* [Passage provided]:

Davie's private eye pairing McGill and Gropper return in Ouroboros dealing with somebody out to settle an old score.
Davie is meticulous in building his plot and characters as always and writes brilliant stretches about our antagonist. We learn a bit more about McGill's past in this one, while Gropper is still the hammer drop.
The ending crept up on me as I forgot about the previews at the back of the book. This is a short follow up that whets the appetite for further Gropper and McGill adventures, but I do worry for McGill's health with all that diner food he's eating. I don't know what a deluxe pizza burger is, but I can feel my arteries clogging just reading the name.
P.I. duo Gropper and McGill are new to me and this is a short story of revenge involving someone from McGill’s past. Davie builds the story up nicely and has a kind of no nonsense writing style where even the violence just sounds matter of fact. He tells the story from both McGill and Gropper’s viewpoint and also from Mark’s, the avenger. We get a little bit of their backstory too and also there’s a nice bit of humour where Gropper’s new domestic arrangements see him playing a lot of ‘hide and seek’ ! An interesting pair of detectives where McGill appears to be the brains to Gropper’s brawn and I look forward to reading more of their escapades.
Great characters. I love the development of Gropper with the little girl. And it feels like there is another coming, because there's an unfinished thread.

* [Stored data]:
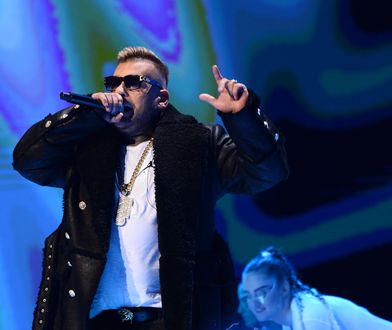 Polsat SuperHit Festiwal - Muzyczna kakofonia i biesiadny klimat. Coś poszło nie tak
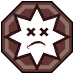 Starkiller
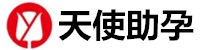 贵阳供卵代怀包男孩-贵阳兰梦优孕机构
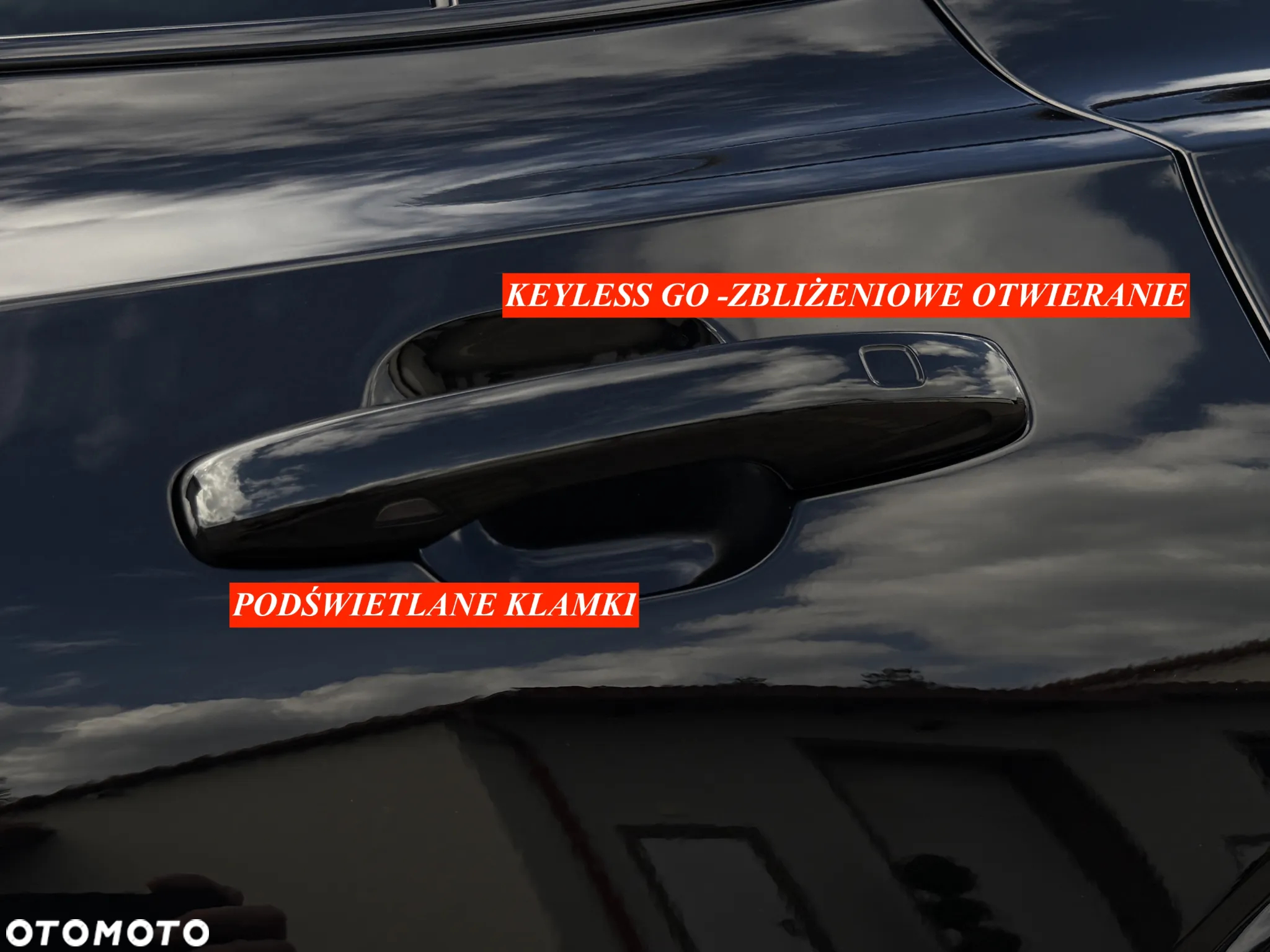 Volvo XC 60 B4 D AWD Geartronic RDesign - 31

* * *

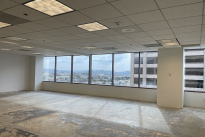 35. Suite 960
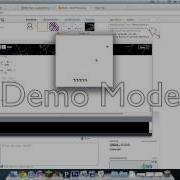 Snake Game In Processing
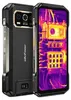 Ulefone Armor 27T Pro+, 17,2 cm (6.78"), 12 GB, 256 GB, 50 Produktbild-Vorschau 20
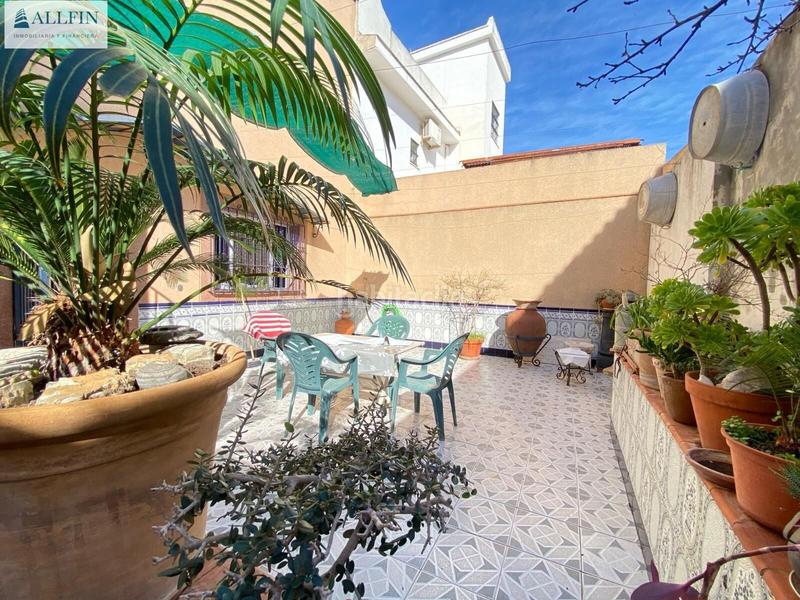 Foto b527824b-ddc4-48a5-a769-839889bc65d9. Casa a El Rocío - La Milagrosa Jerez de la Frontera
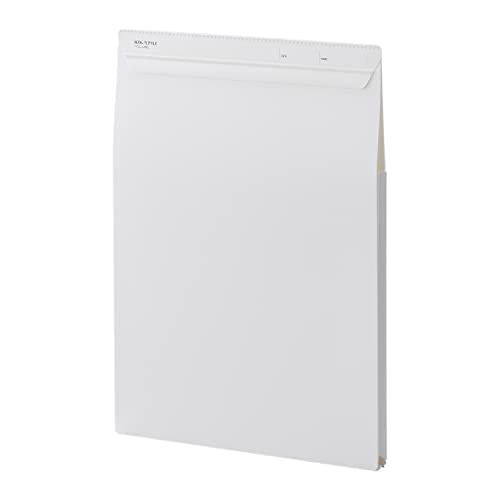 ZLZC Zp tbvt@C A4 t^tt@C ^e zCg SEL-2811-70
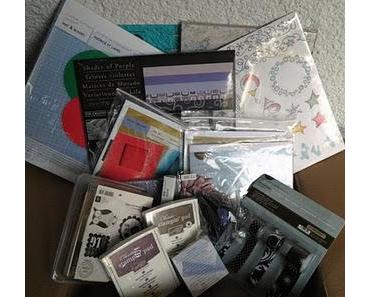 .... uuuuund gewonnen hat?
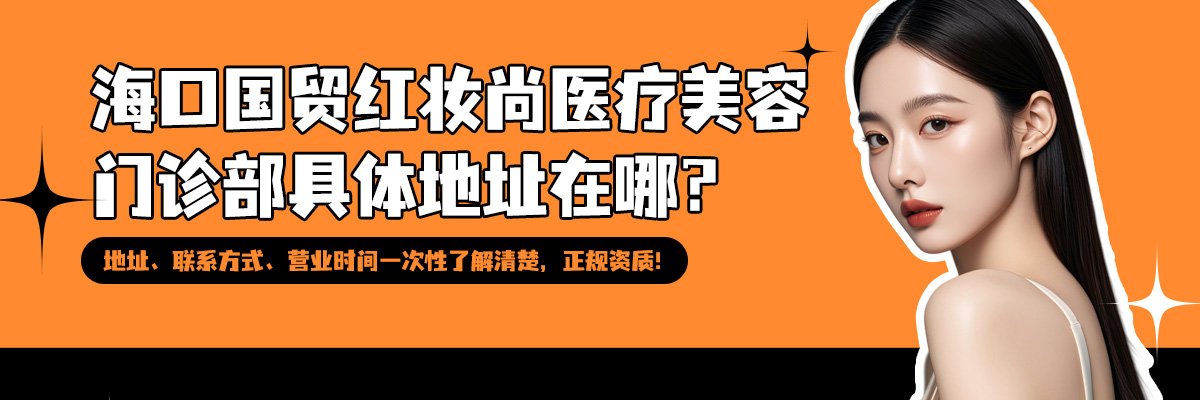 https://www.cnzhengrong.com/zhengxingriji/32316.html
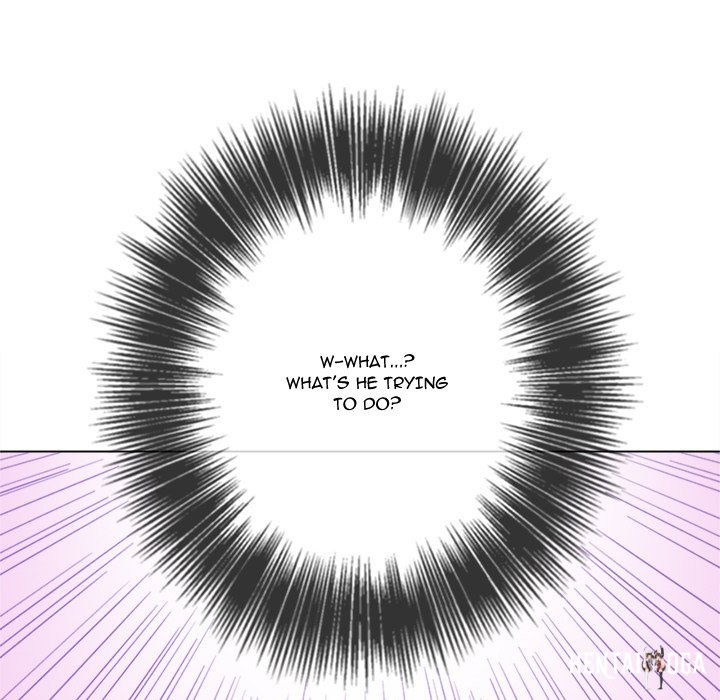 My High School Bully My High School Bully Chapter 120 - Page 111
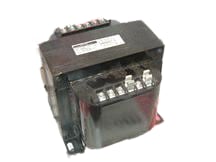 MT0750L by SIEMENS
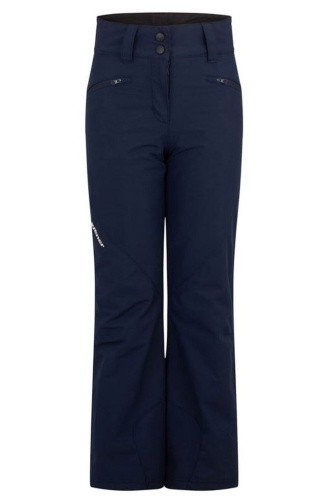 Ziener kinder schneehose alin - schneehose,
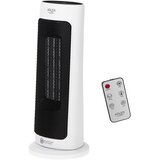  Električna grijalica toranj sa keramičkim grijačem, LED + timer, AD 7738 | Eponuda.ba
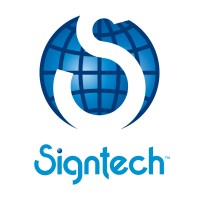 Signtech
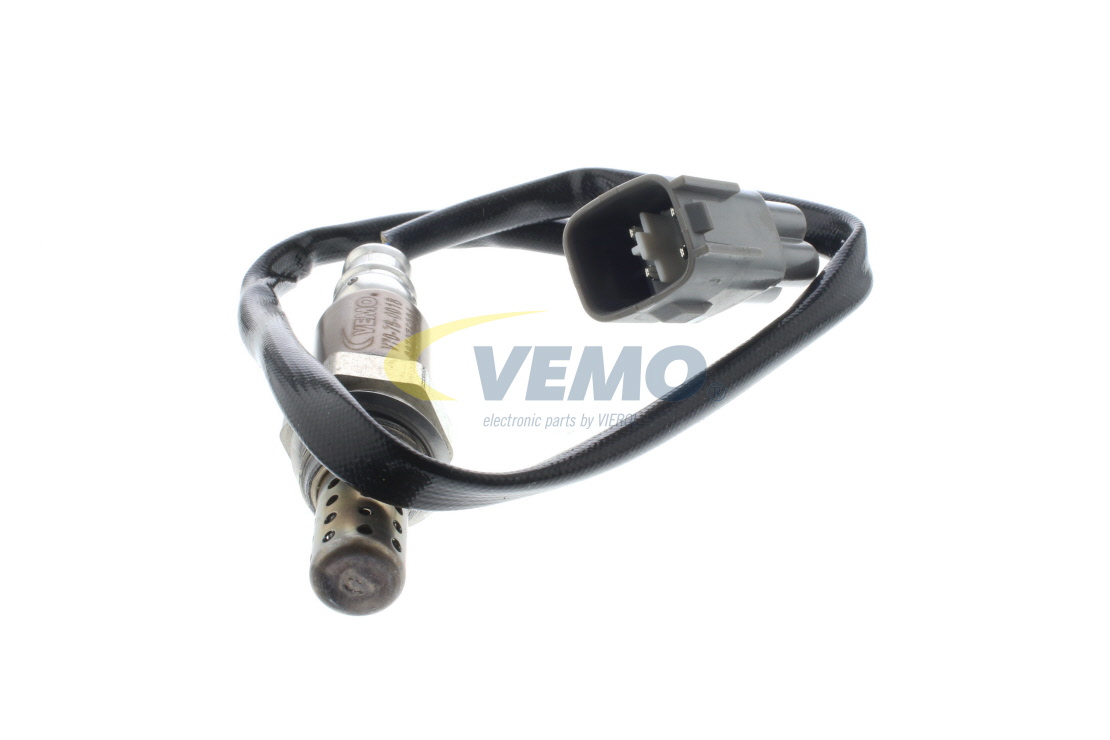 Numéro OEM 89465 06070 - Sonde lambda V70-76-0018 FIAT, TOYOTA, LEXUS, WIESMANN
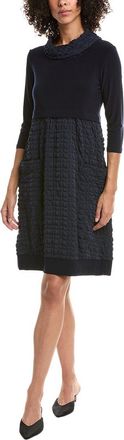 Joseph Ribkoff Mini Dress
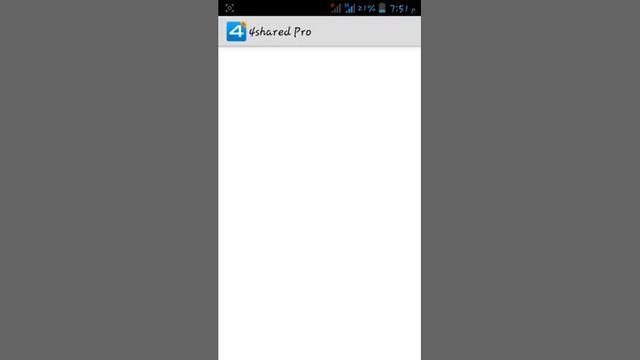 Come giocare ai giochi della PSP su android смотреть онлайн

* * *

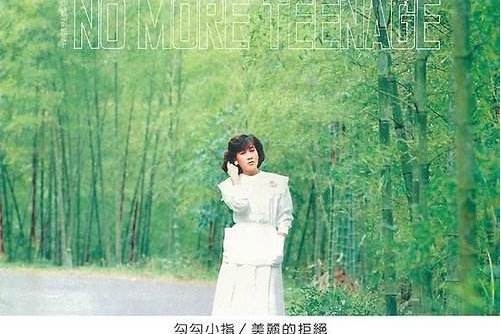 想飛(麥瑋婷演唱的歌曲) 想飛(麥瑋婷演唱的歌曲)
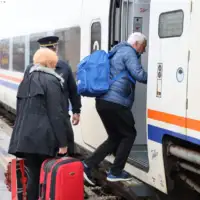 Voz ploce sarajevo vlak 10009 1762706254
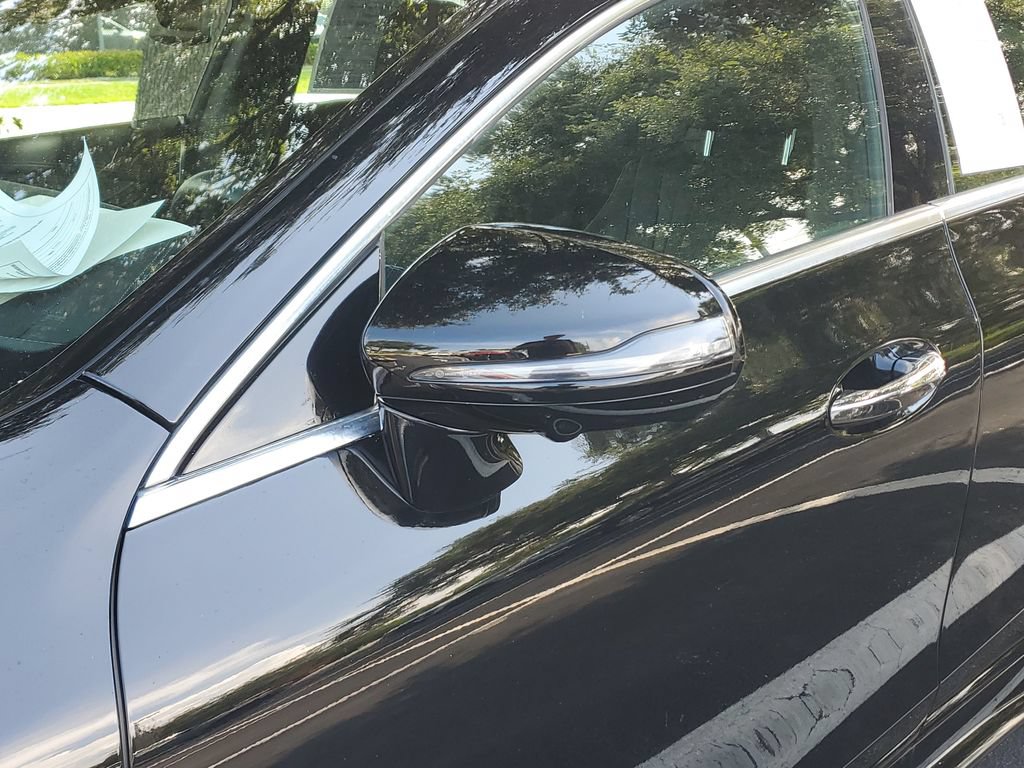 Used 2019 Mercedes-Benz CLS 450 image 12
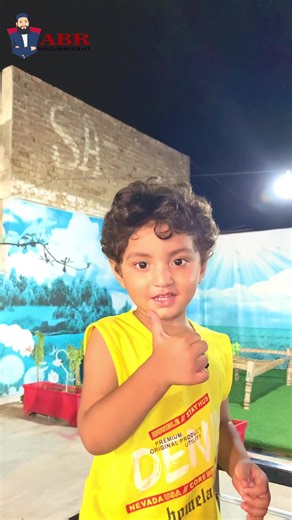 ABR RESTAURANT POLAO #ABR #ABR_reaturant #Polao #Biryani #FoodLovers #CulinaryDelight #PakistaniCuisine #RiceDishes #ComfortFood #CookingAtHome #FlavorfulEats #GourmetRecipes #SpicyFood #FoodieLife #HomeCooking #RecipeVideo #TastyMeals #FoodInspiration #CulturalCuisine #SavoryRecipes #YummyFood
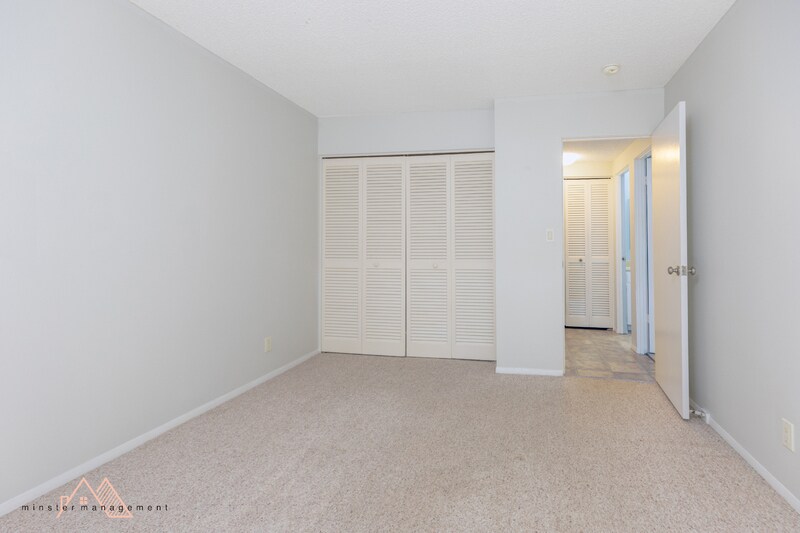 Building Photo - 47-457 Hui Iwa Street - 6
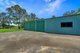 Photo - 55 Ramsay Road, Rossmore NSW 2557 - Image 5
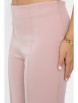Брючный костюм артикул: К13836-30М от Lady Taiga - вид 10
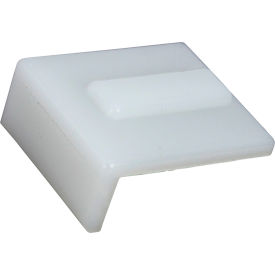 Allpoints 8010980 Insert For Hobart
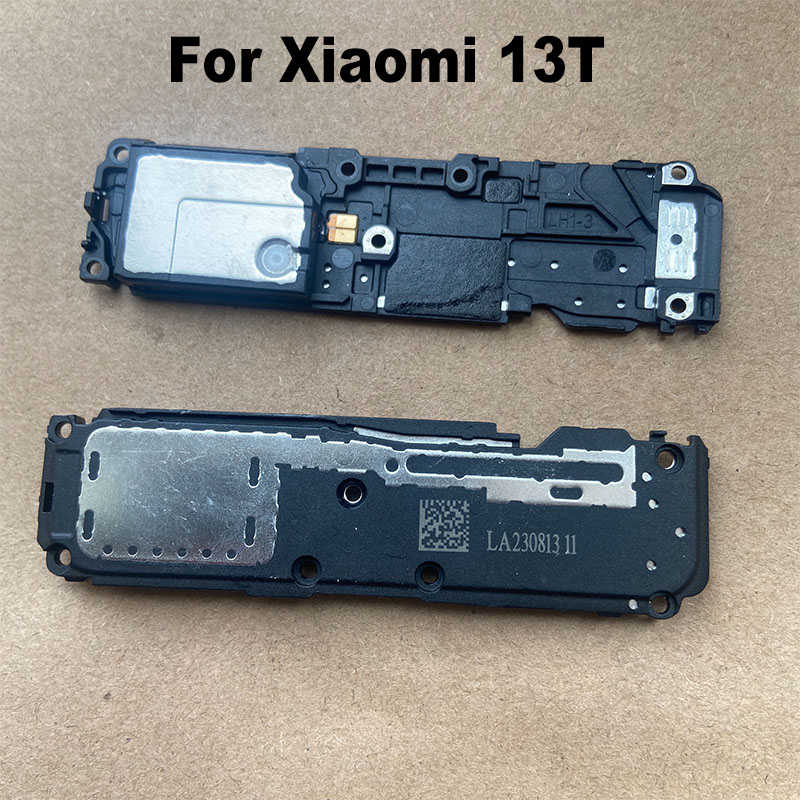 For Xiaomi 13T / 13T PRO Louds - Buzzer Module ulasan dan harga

* [Your task]: In the reviews of Ouroboros, list every character the text refers to by name, leaving out the author.

* [Response]: McGill, Gropper, Mark